Isenberg scrambled onto the capsized boat to look for help. They had no idea what to expect, Hunter said.

About 30 minutes later, the Lady Erika, a 54-foot motor yacht built by Sabre Yachts of South Casco, arrived. The yacht was on its maiden voyage, heading to New Bedford, Mass., with the new owners, Sabre’s Chief Operating Officer Aaron Crawford and his wife, Sarah, and an electronics specialist.

“We were meant to be there,” Sarah Crawford said.

The Lady Erika was three miles away when the distress call came in. Crawford said it was fortunate that Masi was composed enough to call in his location, and that there was an electronics specialist aboard the Lady Erika who was able to guide them right to the capsized boat.

The people on the Lady Erika couldn’t get close enough to the men to safely throw them lines, so Isenberg and Werner set out to swim to the yacht, with Masi between them.

First, they heaved Masi up onto the Lady Erika’s swim platform while the people on board hauled him in. Then they went to pull Werner into the yacht while Isenberg stayed in the water.

“He seemed like he was very patiently hanging out next to the boat,” said Sarah Crawford, a lifelong sailor.

She turned her head to attend to Masi and Werner, and turned back again to see Aaron Crawford jump into the water after Isenberg, who was face-down. Isenberg wasn’t breathing when they got him on board.

They began CPR, and were still trying to revive Isenberg when a crew on a Coast Guard cutter arrived and took over.

Isenberg couldn’t be revived. The cause of his death has yet to be determined.

The Miss Conduct, a lobster boat, picked up Hunter, who was with the capsized boat. All three survivors were treated for hypothermia, Hunter said.

Marine Patrol Sgt. Rob Beal praised Masi for putting his friends before his own safety. “Pretty unbelievable,” Beal said.
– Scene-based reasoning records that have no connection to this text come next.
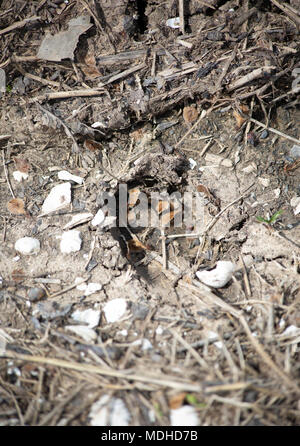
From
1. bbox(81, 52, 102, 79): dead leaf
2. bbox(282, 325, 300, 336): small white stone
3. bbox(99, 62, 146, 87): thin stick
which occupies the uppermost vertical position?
bbox(81, 52, 102, 79): dead leaf

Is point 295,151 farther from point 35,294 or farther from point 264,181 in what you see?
point 35,294

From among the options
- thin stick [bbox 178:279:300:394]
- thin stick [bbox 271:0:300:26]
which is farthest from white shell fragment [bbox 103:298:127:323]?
thin stick [bbox 271:0:300:26]

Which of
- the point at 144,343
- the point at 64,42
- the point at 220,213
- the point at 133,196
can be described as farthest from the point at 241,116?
the point at 144,343

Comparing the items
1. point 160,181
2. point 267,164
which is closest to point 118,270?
point 160,181

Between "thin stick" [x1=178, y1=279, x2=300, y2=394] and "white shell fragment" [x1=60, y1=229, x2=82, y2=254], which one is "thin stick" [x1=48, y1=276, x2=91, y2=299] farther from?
"thin stick" [x1=178, y1=279, x2=300, y2=394]

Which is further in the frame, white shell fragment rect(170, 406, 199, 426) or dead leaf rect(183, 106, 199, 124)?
dead leaf rect(183, 106, 199, 124)

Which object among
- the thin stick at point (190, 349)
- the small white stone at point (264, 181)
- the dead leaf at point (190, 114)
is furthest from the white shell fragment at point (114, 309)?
the dead leaf at point (190, 114)

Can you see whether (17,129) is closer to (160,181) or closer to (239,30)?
(160,181)

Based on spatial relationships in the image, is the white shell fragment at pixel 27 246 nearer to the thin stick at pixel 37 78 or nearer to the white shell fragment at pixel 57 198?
the white shell fragment at pixel 57 198
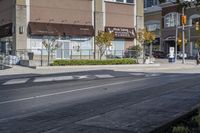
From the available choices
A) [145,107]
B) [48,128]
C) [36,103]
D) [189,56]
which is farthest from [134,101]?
[189,56]

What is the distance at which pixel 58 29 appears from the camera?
47406 millimetres

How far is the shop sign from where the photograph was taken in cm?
5211

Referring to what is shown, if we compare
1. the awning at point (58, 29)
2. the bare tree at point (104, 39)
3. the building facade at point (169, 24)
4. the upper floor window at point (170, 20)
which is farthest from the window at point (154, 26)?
the bare tree at point (104, 39)

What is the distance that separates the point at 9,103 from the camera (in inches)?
551

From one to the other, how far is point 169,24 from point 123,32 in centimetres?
3716

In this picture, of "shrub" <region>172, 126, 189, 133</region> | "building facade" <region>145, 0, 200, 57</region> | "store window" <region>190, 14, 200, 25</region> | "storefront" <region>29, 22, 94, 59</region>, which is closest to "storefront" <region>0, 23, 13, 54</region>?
"storefront" <region>29, 22, 94, 59</region>

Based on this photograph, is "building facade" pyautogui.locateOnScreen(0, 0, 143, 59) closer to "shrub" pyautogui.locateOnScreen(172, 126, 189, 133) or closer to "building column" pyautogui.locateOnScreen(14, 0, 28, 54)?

He said Masi even had the presence of mind to attach his $5,000 wheelchair to a soccer ball to try to keep it afloat, but it hasn’t been located. The boat, which Masi bought this year, was recovered Saturday.

A former contractor, Masi was paralyzed in a construction accident a few years ago, Hunter said. They had been best friends since childhood, and Isenberg was living with Masi after being laid off from his job recently.

Masi could not be reached for comment Monday. But he told The Associated Press that even though he was able to help keep people alive, it’s not much consolation after the death of his friend.

“I hear they’re calling me a hero, but my best friend is gone,” he said.

Hunter said the survivors are still trying to come to terms with the death of Isenberg, who lost his 17-year-old son, Joseph, of Westford, Mass., in a skateboarding accident in Maine a couple of weeks ago.

“Doug should be here right with us,” said Hunter. “It wasn’t as if he was alone or had drifted away.”